The potential consequences of a cyber incident extend far beyond data loss. When the digital backbone fractures, the impact can be immediate and physical: surgeries could be postponed if theatre schedules become inaccessible; critical treatments might be delayed if diagnostic results cannot be retrieved; and patient access to care could be cut off if booking portals go dark.

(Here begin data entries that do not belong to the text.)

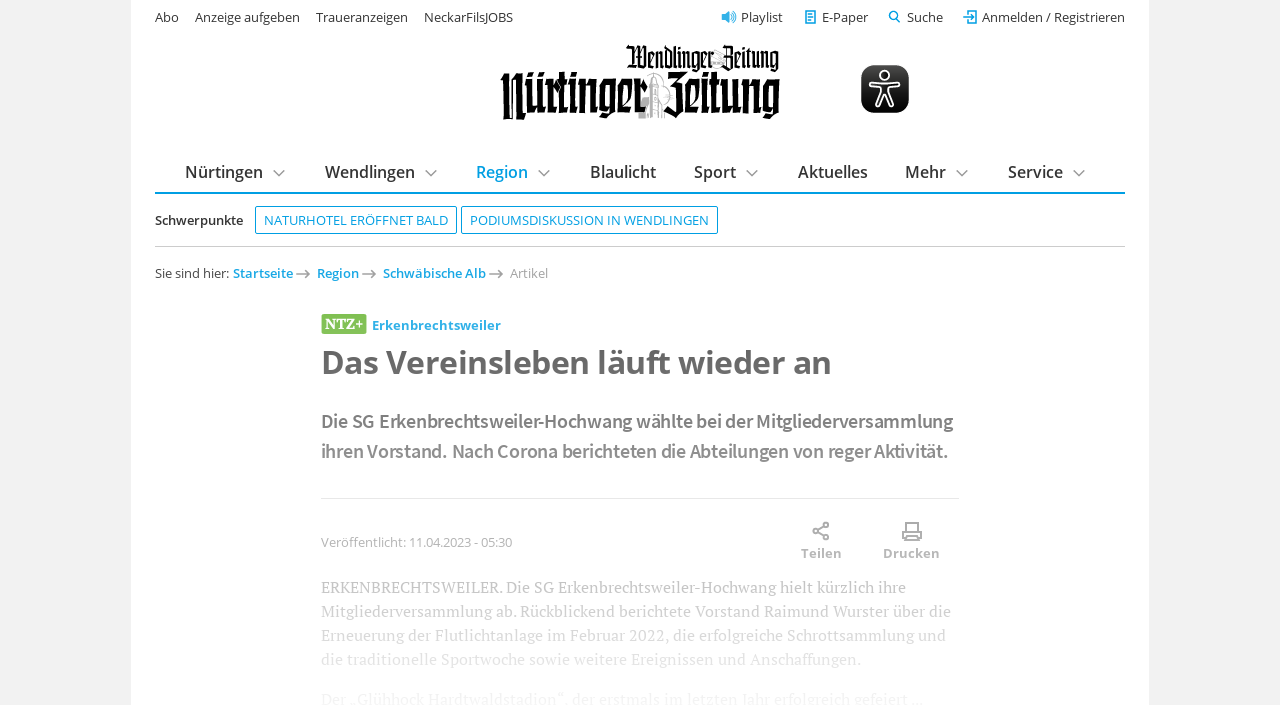

--- FILE ---
content_type: application/javascript; charset=utf-8
request_url: https://www.ntz.de/scripts/eye-able/ntz.de.js?1753268948
body_size: 93
content:
var eyeAble_pluginConfig = {"mainIconAlt":2,"license":{"ntz.de":"0aaf84753664e89alyqtofdk8"}}

--- FILE ---
content_type: image/svg+xml
request_url: https://www.ntz.de/template/images/icons/search-blue-16.svg
body_size: 865
content:
<?xml version="1.0" encoding="UTF-8"?>
<svg width="16px" height="16px" viewBox="0 0 16 16" version="1.1" xmlns="http://www.w3.org/2000/svg" xmlns:xlink="http://www.w3.org/1999/xlink">
    <title>icons/search-blue-16</title>
    <g id="icons/search-blue-16" stroke="none" stroke-width="1" fill="none" fill-rule="evenodd" stroke-linecap="square">
        <path d="M5.84784451,11.9978445 C8.05698351,11.9978445 9.84784451,10.2069835 9.84784451,7.99784451 C9.84784451,5.78870551 8.05698351,3.99784451 5.84784451,3.99784451 C3.63870551,3.99784451 1.84784451,5.78870551 1.84784451,7.99784451 C1.84784451,10.2069835 3.63870551,11.9978445 5.84784451,11.9978445 Z M10.3478445,8.49784451 L14.3478445,8.49784451" id="Shape" stroke="#009FE3" stroke-width="1.5" transform="translate(8.097845, 7.997845) rotate(45.000000) translate(-8.097845, -7.997845) "></path>
    </g>
</svg>

--- FILE ---
content_type: image/svg+xml
request_url: https://www.ntz.de/template/images/icons/arrow-grey-24.svg
body_size: 673
content:
<?xml version="1.0" encoding="UTF-8"?>
<svg width="24px" height="24px" viewBox="0 0 24 24" version="1.1" xmlns="http://www.w3.org/2000/svg" xmlns:xlink="http://www.w3.org/1999/xlink">
    <title>icons/arrow-grey-24</title>
    <g id="icons/arrow-grey-24" stroke="none" stroke-width="1" fill="none" fill-rule="evenodd" stroke-linecap="square" stroke-opacity="0.4">
        <g id="Icons/Arrow-Right" transform="translate(3.000000, 7.000000)" stroke="#000000" stroke-width="2">
            <path d="M4,9 L9,14 M14,9 L9,14 M9,13 L9,-4" id="Shape" transform="translate(9.000000, 5.000000) rotate(-90.000000) translate(-9.000000, -5.000000) "></path>
        </g>
    </g>
</svg>

--- FILE ---
content_type: image/svg+xml
request_url: https://www.ntz.de/template/images/icons/menu-32.svg
body_size: 970
content:
<?xml version="1.0" encoding="UTF-8"?>
<svg width="32px" height="32px" viewBox="0 0 32 32" version="1.1" xmlns="http://www.w3.org/2000/svg" xmlns:xlink="http://www.w3.org/1999/xlink">
    <title>icons/menu-32</title>
    <g id="icons/menu-32" stroke="none" stroke-width="1" fill="none" fill-rule="evenodd" stroke-linecap="square" stroke-opacity="0.8">
        <line x1="16" y1="-3" x2="16" y2="19" id="Line-7" stroke="#000000" stroke-width="2" transform="translate(16.000000, 8.000000) rotate(-90.000000) translate(-16.000000, -8.000000) "></line>
        <line x1="16" y1="5" x2="16" y2="27" id="Line-7-Copy" stroke="#000000" stroke-width="2" transform="translate(16.000000, 16.000000) rotate(-90.000000) translate(-16.000000, -16.000000) "></line>
        <line x1="16" y1="13" x2="16" y2="35" id="Line-7-Copy-2" stroke="#000000" stroke-width="2" transform="translate(16.000000, 24.000000) rotate(-90.000000) translate(-16.000000, -24.000000) "></line>
    </g>
</svg>

--- FILE ---
content_type: image/svg+xml
request_url: https://www.ntz.de/template/images/icons/print-32.svg
body_size: 590
content:
<?xml version="1.0" encoding="UTF-8"?>
<svg width="32px" height="32px" viewBox="0 0 32 32" version="1.1" xmlns="http://www.w3.org/2000/svg" xmlns:xlink="http://www.w3.org/1999/xlink">
    <title>icons/print-32</title>
    <g id="icons/print-32" stroke="none" stroke-width="1" fill="none" fill-rule="evenodd" stroke-linecap="square" stroke-opacity="0.8">
        <path d="M10,8 L22,8 L22,17 L10,17 L10,8 Z M11.0166113,21 L20.9833887,21 L22.75,25 L9.25,25 L11.0166113,21 Z M9.25,23 L7,23 L7,17 L25,17 L25,23 L22.7577073,23" id="Shape" stroke="#000000" stroke-width="2"></path>
    </g>
</svg>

The efficiency we gain from this web of apps becomes a single point of failure if not secured. If the "shadow" web of private tools that now supports our healthcare collapses or is breached, it turns a solution for access into a hazard for patient safety.

Identity is the new perimeter

The on-demand model also introduces a unique identity challenge. Doctors are now logging into multiple disparate systems daily, often using personal devices. This fragmentation makes Identity and Access Management (IAM) critical.

If a doctor uses the same password for a secure insurer platform as they do for a less secure scheduling app, a breach in one compromises the other. In a country where 1 800 qualified doctors couldn’t find work after completing all statutory prerequisites, the gig-economy model of telemedicine provides a vital lifeline for careers, but it also means the "human firewall" is moving between organisations constantly.

This reality demands a Zero Trust approach. In the past, we trusted anyone who was "inside" the network. Today, we must assume that every device and every user is potentially compromised until proven otherwise.

Zero Trust means that when a doctor’s tablet requests access to a patient record, the system does not just check the password. It checks the context. Is this request coming from a known device? Is it coming from a usual location? Is the device free of malware? If the answer to any of these is no, access is denied, even if the password is correct.

Hardening the applications

For the developers and organisations building these health tools, the focus must shift to "Application Security" (AppSec). Security cannot be a final check before an app goes live. It must be integral to the code itself.

Many of these health apps are built for speed to market. In the rush to launch a new feature that lets patients book appointments online, developers might inadvertently leave an API key exposed or fail to encrypt data stored locally on the phone. Automated testing tools can now scan code as it is being written, acting as a spell-checker for security flaws. This prevents vulnerabilities from ever reaching the public.

Stabilising the hybrid reality

The delay of the official SEHR does not mean we have time to relax. It means we are locked into a much longer period of hybrid risk. We will have paper files, legacy government servers, and cutting-edge private apps all trying to coexist for the next decade or more.

The organisations that survive this transition will be the ones that stop waiting for a national master plan to dictate their security standards. They will realise that in a world of shadow digitisation, they are responsible for their own data sovereignty.

We need to secure the healthcare system we have, not the one we are waiting for. That means securing the API connections, validating every identity, and hardening the apps that millions of South Africans are already using to manage their lives.